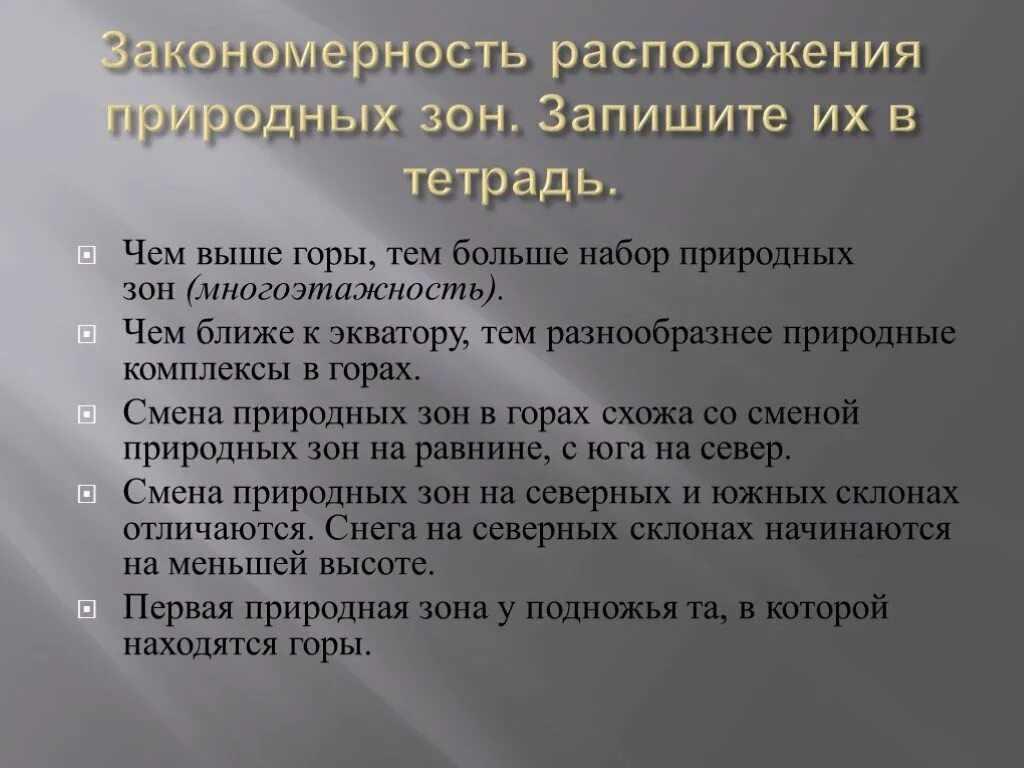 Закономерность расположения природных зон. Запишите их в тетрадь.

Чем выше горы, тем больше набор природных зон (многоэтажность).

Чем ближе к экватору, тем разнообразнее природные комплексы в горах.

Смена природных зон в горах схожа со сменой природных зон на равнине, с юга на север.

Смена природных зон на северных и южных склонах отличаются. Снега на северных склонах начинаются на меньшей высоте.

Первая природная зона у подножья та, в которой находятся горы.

------------------------------

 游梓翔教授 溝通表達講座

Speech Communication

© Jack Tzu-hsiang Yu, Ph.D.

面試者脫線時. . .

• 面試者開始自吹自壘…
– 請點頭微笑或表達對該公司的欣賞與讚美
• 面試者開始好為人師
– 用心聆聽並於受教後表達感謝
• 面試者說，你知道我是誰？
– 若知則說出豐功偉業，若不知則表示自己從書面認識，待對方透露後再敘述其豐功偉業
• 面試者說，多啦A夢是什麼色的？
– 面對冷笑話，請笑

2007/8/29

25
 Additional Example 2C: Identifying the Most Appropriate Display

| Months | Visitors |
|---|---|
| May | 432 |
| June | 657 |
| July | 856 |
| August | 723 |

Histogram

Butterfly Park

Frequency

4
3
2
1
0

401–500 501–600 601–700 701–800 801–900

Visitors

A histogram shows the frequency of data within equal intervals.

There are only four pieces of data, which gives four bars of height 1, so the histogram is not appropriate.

------------------------------

• _About this exercise_:
Going through the entries above, show each line that contains "горах".

• _Exercise output_:
Чем ближе к экватору, тем разнообразнее природные комплексы в горах.
Смена природных зон в горах схожа со сменой природных зон на равнине, с юга на север.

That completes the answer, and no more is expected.